Extracted information:
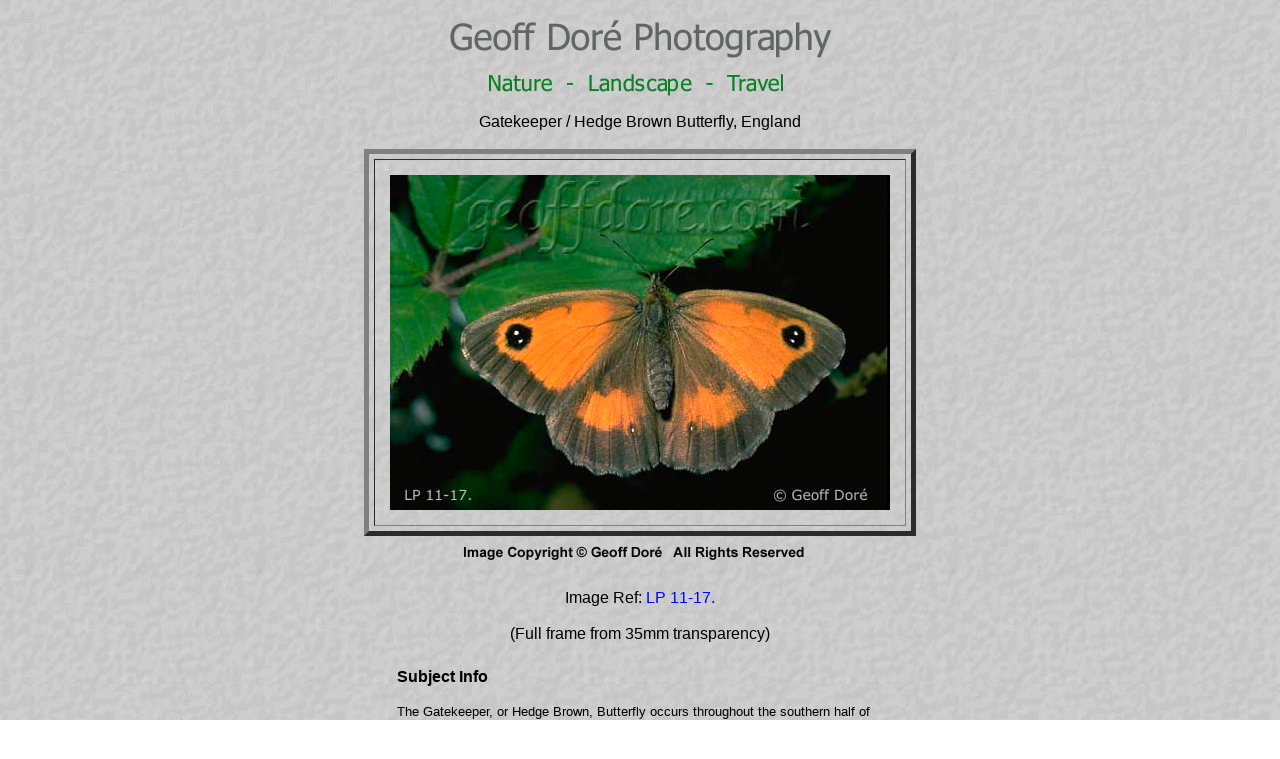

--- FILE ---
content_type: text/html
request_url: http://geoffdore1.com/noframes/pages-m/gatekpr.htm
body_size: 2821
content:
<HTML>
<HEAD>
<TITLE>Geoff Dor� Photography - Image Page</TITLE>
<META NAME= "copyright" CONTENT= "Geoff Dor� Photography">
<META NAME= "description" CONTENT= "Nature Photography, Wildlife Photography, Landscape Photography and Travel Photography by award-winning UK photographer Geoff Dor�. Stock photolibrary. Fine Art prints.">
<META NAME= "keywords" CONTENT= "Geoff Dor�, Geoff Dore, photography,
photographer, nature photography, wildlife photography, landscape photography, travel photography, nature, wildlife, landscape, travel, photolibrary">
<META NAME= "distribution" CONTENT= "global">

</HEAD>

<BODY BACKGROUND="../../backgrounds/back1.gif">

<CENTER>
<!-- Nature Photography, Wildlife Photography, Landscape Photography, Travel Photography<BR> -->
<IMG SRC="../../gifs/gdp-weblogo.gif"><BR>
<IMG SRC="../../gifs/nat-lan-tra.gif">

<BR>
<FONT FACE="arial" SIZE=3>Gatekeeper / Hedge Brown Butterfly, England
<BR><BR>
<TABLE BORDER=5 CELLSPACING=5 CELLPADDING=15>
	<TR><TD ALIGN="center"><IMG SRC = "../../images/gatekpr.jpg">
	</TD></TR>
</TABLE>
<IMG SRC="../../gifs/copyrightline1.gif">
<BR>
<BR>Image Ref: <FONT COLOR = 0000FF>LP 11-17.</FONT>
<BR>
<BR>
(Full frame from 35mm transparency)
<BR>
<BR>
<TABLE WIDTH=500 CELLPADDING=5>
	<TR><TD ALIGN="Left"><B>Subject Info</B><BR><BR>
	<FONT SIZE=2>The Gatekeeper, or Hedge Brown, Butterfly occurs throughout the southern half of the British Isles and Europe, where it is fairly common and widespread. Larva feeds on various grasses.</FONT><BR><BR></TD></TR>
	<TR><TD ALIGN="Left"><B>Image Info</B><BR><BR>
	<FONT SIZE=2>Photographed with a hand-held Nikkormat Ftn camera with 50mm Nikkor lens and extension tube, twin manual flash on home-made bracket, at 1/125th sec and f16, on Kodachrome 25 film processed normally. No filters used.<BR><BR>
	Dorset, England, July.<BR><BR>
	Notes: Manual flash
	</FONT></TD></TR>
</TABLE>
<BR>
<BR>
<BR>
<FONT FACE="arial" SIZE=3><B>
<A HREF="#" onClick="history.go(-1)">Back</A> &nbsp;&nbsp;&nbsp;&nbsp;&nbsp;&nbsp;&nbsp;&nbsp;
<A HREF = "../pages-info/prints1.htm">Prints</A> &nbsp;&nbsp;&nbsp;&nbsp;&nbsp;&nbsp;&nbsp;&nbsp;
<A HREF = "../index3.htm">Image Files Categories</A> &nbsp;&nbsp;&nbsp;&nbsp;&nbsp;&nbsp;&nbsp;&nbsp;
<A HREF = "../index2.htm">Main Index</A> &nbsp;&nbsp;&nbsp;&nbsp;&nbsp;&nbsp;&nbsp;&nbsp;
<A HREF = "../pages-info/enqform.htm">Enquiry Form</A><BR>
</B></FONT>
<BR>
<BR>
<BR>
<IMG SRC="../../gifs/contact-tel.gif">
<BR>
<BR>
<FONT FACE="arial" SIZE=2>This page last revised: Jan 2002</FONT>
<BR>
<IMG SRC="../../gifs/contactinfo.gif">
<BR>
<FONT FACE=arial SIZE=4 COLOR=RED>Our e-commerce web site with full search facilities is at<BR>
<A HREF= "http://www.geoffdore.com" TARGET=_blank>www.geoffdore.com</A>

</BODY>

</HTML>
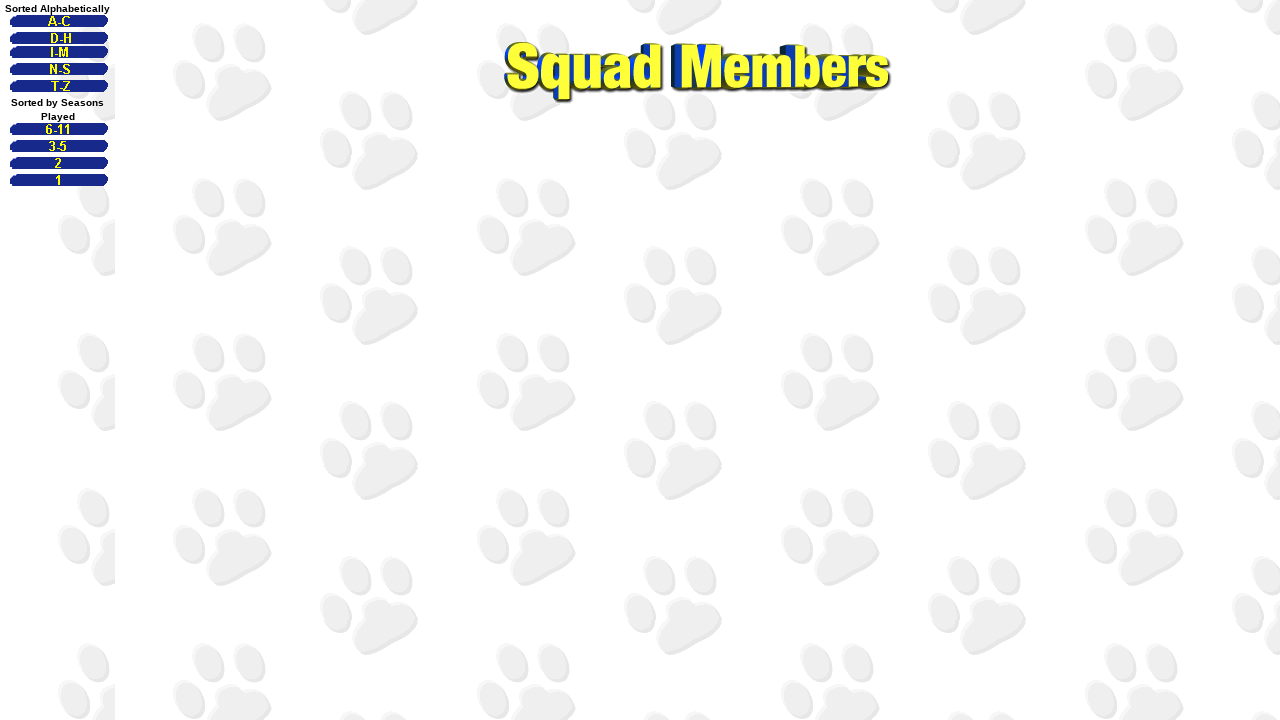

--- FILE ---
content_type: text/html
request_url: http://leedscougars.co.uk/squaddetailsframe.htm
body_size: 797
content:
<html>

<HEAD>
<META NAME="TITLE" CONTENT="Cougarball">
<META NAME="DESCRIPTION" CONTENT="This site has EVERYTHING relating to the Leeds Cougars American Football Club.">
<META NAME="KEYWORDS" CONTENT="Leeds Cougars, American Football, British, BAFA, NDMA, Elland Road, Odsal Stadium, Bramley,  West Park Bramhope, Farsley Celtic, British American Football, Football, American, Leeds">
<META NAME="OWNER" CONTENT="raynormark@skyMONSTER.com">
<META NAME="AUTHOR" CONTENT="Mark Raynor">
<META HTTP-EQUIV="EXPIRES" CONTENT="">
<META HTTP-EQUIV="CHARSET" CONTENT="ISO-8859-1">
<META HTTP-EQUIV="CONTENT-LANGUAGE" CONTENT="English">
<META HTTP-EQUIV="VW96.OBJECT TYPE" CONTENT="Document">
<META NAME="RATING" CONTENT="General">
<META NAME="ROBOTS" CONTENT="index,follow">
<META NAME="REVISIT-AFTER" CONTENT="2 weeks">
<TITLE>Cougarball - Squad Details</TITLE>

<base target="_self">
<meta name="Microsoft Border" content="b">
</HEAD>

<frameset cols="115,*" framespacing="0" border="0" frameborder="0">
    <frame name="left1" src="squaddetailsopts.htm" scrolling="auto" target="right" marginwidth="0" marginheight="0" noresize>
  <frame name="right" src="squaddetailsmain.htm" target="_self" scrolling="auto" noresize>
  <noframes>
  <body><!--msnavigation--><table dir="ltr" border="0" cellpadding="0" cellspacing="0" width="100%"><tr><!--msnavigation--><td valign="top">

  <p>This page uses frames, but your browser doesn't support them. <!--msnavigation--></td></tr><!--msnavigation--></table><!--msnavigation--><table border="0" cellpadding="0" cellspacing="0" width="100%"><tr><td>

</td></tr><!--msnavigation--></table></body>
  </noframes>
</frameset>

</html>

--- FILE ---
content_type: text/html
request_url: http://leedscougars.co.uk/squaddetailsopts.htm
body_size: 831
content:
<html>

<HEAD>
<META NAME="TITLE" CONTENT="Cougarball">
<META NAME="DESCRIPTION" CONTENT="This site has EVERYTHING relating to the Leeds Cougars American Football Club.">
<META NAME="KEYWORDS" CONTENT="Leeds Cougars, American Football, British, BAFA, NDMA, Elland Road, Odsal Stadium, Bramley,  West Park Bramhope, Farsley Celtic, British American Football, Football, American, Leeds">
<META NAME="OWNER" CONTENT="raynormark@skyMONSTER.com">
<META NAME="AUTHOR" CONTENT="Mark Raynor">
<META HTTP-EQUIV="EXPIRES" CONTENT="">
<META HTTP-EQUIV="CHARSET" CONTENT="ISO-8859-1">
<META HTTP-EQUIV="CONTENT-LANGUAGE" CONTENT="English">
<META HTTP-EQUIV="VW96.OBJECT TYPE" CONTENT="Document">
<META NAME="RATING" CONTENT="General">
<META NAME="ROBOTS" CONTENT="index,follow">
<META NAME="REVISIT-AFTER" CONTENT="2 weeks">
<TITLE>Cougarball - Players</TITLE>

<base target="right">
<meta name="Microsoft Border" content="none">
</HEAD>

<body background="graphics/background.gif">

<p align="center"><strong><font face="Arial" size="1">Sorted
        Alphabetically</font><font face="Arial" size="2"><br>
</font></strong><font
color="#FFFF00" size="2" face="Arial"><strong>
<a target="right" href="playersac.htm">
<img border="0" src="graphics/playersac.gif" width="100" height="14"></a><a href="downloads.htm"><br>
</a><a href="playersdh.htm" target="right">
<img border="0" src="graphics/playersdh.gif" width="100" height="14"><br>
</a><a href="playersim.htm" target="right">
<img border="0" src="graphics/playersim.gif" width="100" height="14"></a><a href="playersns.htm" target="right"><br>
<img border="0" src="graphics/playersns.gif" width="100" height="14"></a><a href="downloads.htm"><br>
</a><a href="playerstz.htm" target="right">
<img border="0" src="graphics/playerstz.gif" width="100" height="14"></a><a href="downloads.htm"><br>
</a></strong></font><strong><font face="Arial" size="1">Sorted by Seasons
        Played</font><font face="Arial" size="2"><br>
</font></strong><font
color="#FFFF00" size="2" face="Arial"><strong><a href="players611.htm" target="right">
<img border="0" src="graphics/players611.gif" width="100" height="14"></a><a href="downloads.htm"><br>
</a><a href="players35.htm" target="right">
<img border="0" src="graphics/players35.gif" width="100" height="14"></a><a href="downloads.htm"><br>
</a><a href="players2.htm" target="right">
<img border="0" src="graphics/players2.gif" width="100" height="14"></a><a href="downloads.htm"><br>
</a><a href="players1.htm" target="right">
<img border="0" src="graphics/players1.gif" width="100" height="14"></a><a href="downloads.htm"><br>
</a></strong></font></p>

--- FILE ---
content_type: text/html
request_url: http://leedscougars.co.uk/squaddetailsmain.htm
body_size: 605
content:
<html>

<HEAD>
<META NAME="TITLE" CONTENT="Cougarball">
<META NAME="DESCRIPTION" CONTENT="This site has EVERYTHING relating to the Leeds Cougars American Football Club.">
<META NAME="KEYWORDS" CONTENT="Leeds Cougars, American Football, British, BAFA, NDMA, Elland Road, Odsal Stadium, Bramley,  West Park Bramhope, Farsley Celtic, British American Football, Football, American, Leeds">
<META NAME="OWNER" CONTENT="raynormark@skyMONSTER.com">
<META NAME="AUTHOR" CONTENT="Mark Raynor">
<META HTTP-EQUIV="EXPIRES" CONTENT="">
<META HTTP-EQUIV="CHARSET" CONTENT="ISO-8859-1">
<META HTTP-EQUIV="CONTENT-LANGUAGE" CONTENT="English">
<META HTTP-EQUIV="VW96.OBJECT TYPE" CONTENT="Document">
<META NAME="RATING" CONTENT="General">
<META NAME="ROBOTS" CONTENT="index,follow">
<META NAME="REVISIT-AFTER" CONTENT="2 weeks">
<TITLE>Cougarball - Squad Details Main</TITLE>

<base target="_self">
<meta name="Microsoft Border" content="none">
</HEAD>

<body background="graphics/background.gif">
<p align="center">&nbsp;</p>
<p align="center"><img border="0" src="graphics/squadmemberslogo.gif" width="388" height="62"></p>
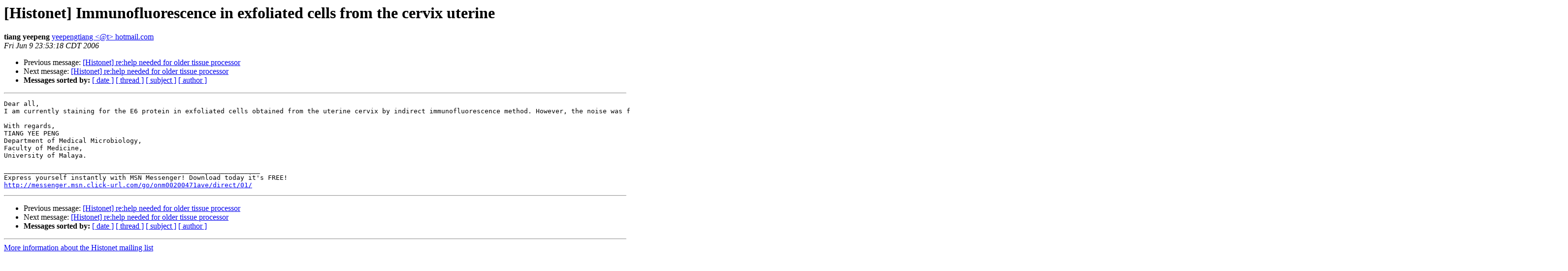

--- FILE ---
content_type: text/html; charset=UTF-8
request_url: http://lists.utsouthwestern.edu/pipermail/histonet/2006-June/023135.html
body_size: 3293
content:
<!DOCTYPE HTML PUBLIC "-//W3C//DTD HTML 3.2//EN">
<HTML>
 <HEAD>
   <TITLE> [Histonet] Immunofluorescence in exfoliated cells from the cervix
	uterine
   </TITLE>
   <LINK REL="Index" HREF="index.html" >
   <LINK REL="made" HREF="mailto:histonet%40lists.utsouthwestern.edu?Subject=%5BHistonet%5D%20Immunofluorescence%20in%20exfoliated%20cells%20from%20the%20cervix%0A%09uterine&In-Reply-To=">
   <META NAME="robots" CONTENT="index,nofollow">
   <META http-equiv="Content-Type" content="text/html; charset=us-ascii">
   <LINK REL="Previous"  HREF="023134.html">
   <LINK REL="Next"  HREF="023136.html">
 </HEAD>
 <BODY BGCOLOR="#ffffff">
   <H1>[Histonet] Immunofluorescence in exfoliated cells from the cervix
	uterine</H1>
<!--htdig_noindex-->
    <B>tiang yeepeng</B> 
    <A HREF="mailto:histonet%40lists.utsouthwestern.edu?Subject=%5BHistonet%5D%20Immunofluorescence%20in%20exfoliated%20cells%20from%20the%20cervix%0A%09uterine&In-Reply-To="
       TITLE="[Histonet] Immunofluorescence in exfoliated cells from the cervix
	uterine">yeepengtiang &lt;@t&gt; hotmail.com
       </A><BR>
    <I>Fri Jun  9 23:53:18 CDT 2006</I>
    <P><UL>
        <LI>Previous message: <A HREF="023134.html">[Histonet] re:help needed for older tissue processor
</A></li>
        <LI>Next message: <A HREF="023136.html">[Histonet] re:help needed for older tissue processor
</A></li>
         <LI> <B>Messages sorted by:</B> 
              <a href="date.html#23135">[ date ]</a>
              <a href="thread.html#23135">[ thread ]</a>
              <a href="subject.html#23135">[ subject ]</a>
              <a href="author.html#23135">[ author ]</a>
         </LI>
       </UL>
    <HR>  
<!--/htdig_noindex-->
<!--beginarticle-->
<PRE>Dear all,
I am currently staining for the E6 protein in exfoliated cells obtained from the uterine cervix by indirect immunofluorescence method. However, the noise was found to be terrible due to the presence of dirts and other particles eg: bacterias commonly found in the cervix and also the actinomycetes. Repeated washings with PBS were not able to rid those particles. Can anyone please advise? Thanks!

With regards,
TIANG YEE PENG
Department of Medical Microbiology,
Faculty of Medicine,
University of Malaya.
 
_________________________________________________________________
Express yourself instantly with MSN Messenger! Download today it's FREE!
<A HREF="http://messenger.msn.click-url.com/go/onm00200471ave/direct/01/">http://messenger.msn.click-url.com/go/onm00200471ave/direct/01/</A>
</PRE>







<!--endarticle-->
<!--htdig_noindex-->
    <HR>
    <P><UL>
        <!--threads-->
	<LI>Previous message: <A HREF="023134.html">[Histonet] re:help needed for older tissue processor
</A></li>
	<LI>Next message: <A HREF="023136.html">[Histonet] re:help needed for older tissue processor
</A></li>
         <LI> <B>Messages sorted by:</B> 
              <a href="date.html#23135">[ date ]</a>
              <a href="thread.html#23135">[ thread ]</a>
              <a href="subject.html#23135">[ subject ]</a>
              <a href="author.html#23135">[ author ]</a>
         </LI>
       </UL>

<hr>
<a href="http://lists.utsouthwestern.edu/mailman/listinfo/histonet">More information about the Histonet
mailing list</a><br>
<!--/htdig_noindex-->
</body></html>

Requirement:
Give only the number of lines in the preceding material that contain the string "pages".

Answer:
3